I was listening to the radio a couple weeks ago, and, sorry I cannot rightfully give credit where credit is due, the announcer stated, "We are relational beings." I did not listen too closely to the rest of his blurb because I was stuck on that one statement of him claiming that you and I are relational beings. Perhaps he was being a bit too overzealous, because I have heard stories of hermits and agoraphobes who's main objective, or obsession/disorder, is usually to stay as far away from other beings as possible. However, there is still the majority that this D.J. is referring to: the other 99.2 % of humans who are relational beings, myself being one of them.

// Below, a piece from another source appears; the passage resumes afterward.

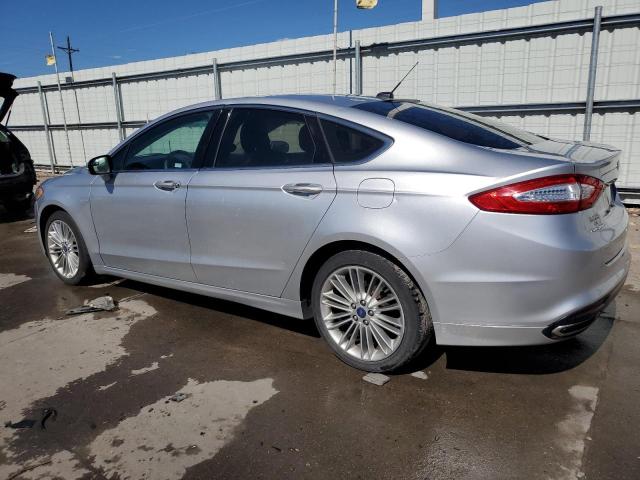 VIN 3FA6P0H92ER271230 2014 Ford Fusion, SE no.2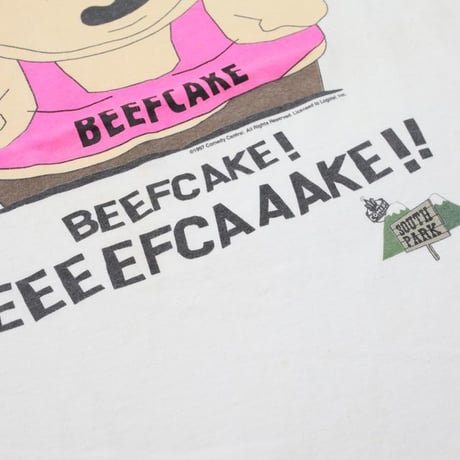 90's South Park T-Shirt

Let's not overload ourselves too much into a sociological perspective, but one thing I do carry with me from my minor in sociology is nothing too outstanding, but I find noteworthy nontheless. A professor had us once write down on a piece of paper the numbers 1-10. He then instructed us to list ten things of who we are. If we were willing, we were allowed to share the first three items on our list with the class, with number 1 being the most important. Students responded with a range of items: Mother, Sister, Brother, Marine, Baseball player, Musician, Volunteer, etc. The professor then asked us, "How many of you can be any one of those things without having some kind of relationship with another human being?" We did not look around to our peers in amazement because this was very blatant and easy to process. The things that we take part in and value in our lives can always relate somehow to another human being.

Listening to the earlier radio D.J. and looking in retrospect upon past conversations in college courses, I turned the outside to myself now: What kind of relationships have I been involved with in my past, and what kind of relationships am I involved with now? All relationships are different. Some we are forced to be a part of, some we fall into, some we force others to be a part of, and some, well, just happen.

Let's think about the one category of relationships that we choose to be a part of. How did you get into this relationship? Why are you now in this relationship? Are your efforts in this relationship being reciprocated? Where will this relationship go? How would your life be different if it weren't for this relationship in it or never even occurring in the first place? Of course we don't know the answers to these questions exactly, but I think that we should constantly be evaluating ourselves and our existence among others in the world. I am not telling you that we should measure ourselves against others through rationalizing, but rather that we should constantly be measuring how our choices in this life affect others.

"Love others as you love yourself." How do you love yourself and how much do you love yourself? Do others really want to be loved as you love yourself at this point in time? Evaluate yourself and where you stand in view of yourself before you become a relational being with the wrong beings in the wrong relations.